Cats have always had the same well-meaning but shaky grasp of hygiene as humans, viz, if you've covered it over, it isn't there. The important thing is not actually to have achieved Hygiene, but to have been seen to have made the effort—as in, for example, trying to claw the lino into the dirt box.
What's so hygienic about having a wash in your own spit?
However, the Real cat scores over other domestic pets in one unusual respect: Real cats know what the bathroom is for.

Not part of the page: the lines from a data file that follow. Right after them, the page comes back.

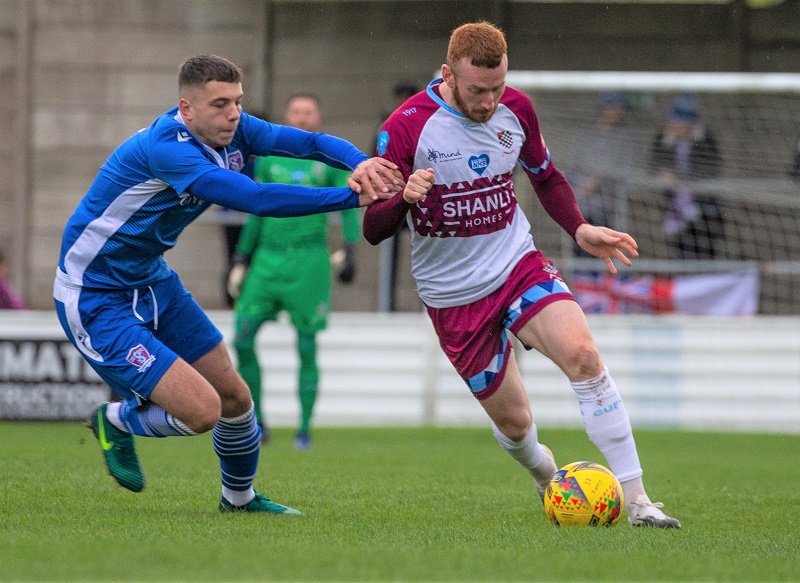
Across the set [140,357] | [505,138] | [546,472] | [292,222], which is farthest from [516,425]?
[292,222]

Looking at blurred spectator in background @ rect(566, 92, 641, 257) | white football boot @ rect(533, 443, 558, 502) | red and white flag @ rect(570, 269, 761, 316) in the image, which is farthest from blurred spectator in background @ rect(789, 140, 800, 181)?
white football boot @ rect(533, 443, 558, 502)

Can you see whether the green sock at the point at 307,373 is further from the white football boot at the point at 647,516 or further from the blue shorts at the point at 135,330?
the white football boot at the point at 647,516

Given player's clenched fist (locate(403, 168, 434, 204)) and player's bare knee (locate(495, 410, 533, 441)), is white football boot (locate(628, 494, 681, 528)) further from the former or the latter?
player's clenched fist (locate(403, 168, 434, 204))

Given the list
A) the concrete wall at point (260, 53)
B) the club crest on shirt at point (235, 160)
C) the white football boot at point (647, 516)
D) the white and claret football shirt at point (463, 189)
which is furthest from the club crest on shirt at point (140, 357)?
the concrete wall at point (260, 53)

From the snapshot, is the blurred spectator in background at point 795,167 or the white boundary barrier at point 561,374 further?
the blurred spectator in background at point 795,167

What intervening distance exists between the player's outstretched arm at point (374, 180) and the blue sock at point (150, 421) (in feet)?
4.48

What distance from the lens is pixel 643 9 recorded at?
57.4ft

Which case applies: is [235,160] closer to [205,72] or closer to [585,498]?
[205,72]

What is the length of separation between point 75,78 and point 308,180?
8699mm

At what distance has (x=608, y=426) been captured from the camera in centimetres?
577

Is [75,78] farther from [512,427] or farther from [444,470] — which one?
[512,427]

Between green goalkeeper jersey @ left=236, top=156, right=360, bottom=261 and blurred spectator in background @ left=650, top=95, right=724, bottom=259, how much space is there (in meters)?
4.43

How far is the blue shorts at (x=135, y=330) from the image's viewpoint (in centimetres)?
575

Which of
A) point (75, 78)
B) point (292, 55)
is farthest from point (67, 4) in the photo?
point (292, 55)
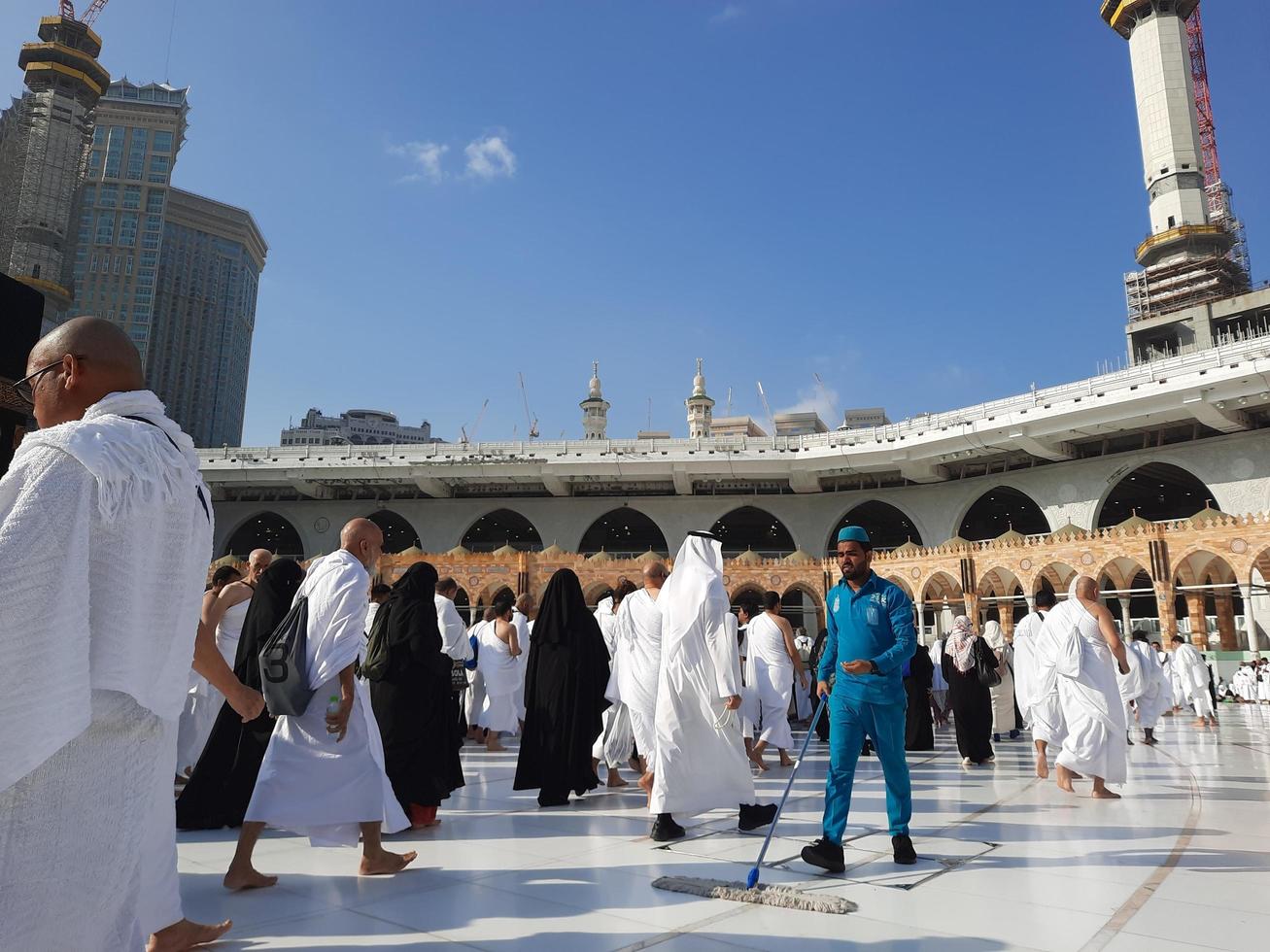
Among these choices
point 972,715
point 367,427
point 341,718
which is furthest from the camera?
point 367,427

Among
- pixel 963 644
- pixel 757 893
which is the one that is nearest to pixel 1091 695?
pixel 963 644

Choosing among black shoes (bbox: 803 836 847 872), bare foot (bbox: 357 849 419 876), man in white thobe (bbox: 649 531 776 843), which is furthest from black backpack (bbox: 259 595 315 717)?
black shoes (bbox: 803 836 847 872)

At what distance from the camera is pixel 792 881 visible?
307 cm

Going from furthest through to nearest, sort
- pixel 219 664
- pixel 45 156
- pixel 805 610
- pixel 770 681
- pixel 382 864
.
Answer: pixel 45 156
pixel 805 610
pixel 770 681
pixel 382 864
pixel 219 664

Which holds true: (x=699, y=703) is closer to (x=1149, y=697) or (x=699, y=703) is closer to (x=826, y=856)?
(x=826, y=856)

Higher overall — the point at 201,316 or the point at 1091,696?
the point at 201,316

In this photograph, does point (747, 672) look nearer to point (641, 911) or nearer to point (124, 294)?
point (641, 911)

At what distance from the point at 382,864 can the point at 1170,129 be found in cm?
5014

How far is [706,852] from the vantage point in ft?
11.8

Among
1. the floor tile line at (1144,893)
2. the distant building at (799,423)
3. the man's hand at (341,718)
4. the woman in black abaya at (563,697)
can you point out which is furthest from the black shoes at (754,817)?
the distant building at (799,423)

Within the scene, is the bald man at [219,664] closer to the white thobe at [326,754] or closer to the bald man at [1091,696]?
the white thobe at [326,754]

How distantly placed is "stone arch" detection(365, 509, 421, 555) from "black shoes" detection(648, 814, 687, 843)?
3252 centimetres

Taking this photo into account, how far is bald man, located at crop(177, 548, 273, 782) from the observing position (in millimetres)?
2068

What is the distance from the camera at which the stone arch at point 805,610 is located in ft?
90.7
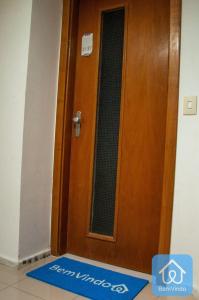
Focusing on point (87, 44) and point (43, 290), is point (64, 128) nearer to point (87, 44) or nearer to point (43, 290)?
point (87, 44)

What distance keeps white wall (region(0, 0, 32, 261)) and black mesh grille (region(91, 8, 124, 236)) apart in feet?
1.75

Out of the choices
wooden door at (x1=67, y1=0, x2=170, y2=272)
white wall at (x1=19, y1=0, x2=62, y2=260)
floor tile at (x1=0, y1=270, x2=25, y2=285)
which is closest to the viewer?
floor tile at (x1=0, y1=270, x2=25, y2=285)

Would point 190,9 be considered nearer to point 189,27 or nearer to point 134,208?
point 189,27

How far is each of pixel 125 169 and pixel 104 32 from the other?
100 cm

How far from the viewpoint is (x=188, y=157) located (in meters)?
1.45

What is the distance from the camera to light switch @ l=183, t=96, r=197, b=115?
1437mm

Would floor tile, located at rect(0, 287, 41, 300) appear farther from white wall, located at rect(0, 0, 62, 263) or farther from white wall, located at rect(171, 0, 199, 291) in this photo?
white wall, located at rect(171, 0, 199, 291)

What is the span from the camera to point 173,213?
4.87 ft

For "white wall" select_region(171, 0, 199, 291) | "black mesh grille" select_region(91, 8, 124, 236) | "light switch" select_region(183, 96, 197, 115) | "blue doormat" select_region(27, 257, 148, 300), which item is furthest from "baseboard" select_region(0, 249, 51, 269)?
"light switch" select_region(183, 96, 197, 115)

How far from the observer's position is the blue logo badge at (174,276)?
4.70 feet

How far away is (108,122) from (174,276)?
1.05m

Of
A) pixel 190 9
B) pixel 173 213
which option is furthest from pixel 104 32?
pixel 173 213

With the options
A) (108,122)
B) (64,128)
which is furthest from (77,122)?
(108,122)

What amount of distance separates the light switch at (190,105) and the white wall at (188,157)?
0.07 feet
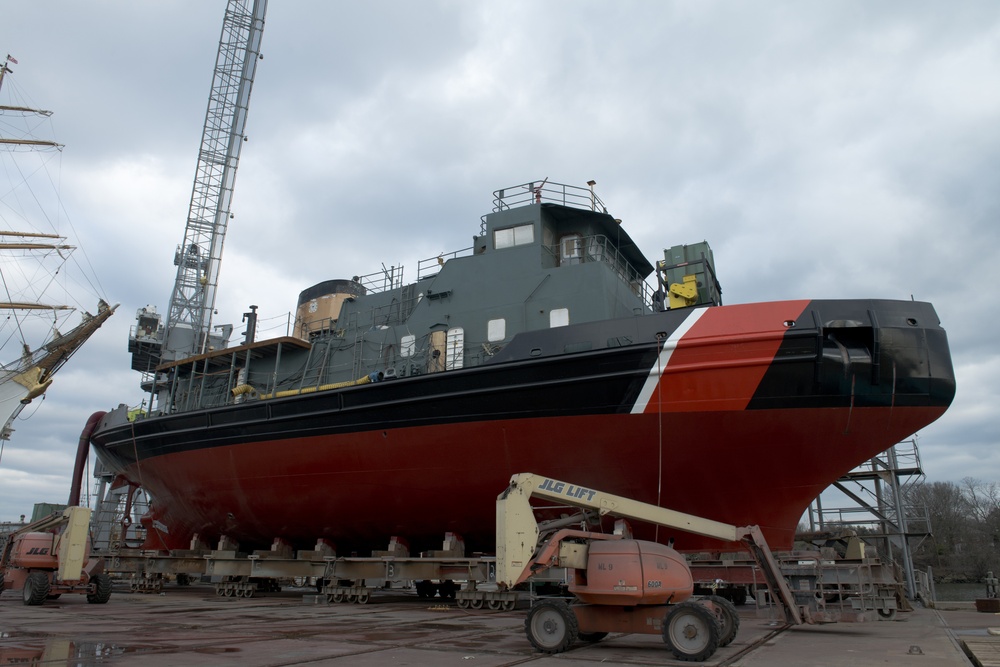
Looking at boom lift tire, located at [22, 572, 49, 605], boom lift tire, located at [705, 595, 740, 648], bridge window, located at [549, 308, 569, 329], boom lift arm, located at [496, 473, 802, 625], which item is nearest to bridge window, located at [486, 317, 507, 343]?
bridge window, located at [549, 308, 569, 329]

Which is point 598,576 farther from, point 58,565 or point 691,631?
point 58,565

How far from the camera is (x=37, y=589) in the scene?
1277 cm

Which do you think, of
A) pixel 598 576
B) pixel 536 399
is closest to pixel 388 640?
pixel 598 576

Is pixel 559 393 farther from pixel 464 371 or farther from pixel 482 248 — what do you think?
pixel 482 248

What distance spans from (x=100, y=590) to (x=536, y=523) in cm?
1103

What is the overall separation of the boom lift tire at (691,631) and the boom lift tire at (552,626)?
3.24 ft

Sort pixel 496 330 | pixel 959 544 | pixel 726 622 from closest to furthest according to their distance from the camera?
pixel 726 622, pixel 496 330, pixel 959 544

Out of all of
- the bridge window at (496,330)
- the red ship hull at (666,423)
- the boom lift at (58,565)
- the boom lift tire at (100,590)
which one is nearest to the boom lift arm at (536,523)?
the red ship hull at (666,423)

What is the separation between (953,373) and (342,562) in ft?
39.5

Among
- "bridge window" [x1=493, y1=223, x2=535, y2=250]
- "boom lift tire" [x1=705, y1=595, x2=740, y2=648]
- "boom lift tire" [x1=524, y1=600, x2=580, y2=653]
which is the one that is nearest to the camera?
"boom lift tire" [x1=524, y1=600, x2=580, y2=653]

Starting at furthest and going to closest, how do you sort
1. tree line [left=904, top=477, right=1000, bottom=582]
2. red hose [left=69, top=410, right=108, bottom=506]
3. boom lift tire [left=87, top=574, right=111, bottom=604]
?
tree line [left=904, top=477, right=1000, bottom=582] → red hose [left=69, top=410, right=108, bottom=506] → boom lift tire [left=87, top=574, right=111, bottom=604]

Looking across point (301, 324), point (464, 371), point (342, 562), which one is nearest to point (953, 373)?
point (464, 371)

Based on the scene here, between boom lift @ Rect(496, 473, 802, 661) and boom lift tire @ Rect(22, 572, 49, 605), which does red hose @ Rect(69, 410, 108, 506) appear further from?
boom lift @ Rect(496, 473, 802, 661)

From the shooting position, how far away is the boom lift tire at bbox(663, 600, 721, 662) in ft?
19.5
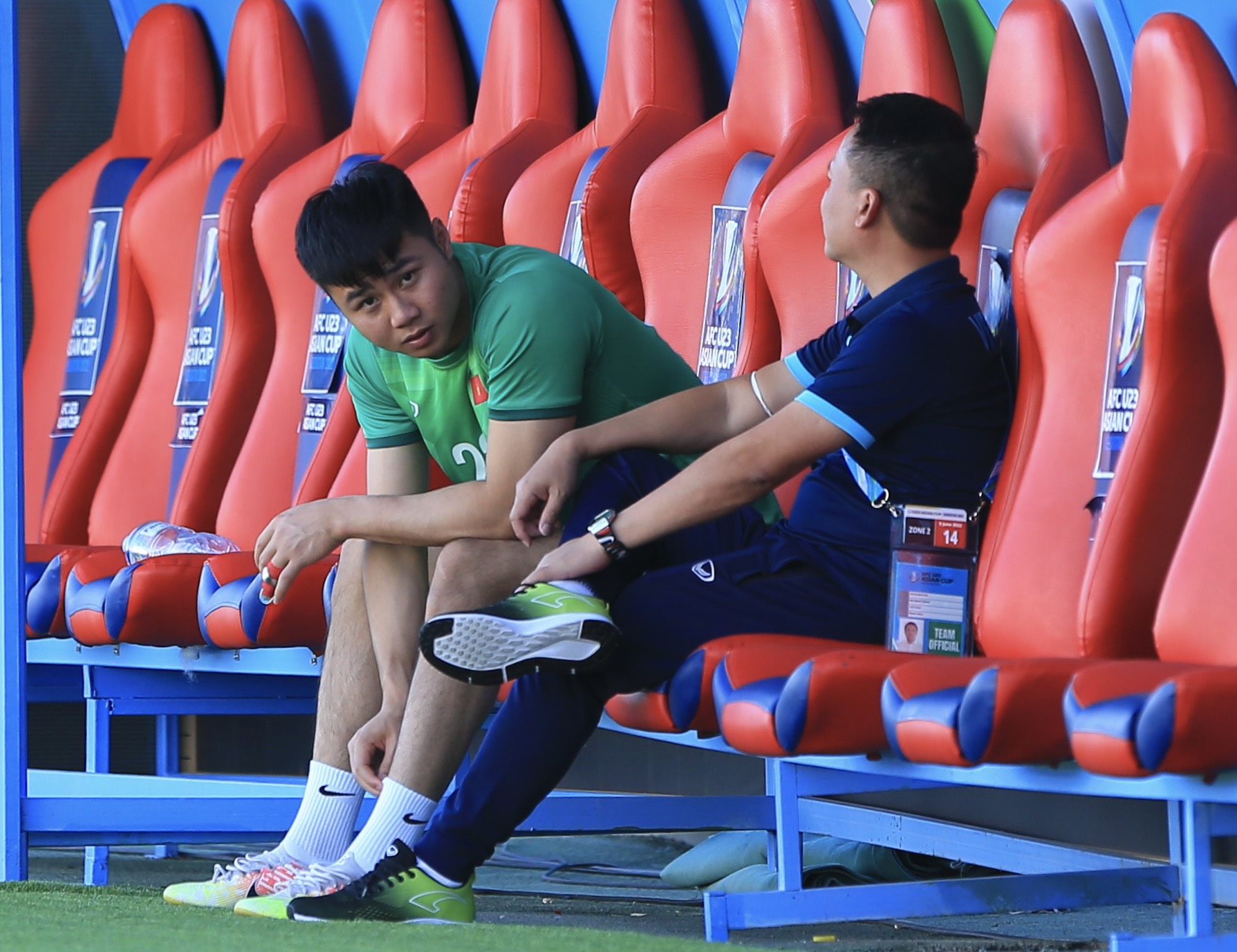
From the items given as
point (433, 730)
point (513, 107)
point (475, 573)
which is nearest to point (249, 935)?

We returned one day to find that the incumbent Real cat, by means of the usual hyperspace travel, had been in when we thought she was Out. Thus no dirt box had been provided. Real cat, we thought, had a rather shifty expression, although this particular cat has a shifty expression all the time and even breathes as though it is stealing the air. A perfunctory search of the usual resorts of desperation—dark corners, the fireplace revealed nothing unpleasant that wasn't nor until, much later, we went to the bathroom. More specifically, the bath… You get mixed feelings at a time like this. There is, of course, the feeling of mild admiration that, in a house full of carpets, Real cat has chosen one of the few places that can easily be cleaned by gallons of hot water and an escalation of cleaning fluids (curiously, our book of household hints is definitely reticent about the whole, well, business of cats in the bath). On the other hand, there's the feeling that this is the bath, for God's sake, I was really looking forward to a soak and now I will never ever have a bath again as long as I live…
What was intriguing was the reaction of other Real cat owners. They said: oh, first time it's happened to you, is it? And went on to tell me about this cat someone heard about who knows how to use the lavatory.
It's bluetits and milk-bottle tops all over again, I tell you. Leave the lid down, that'll fox 'em.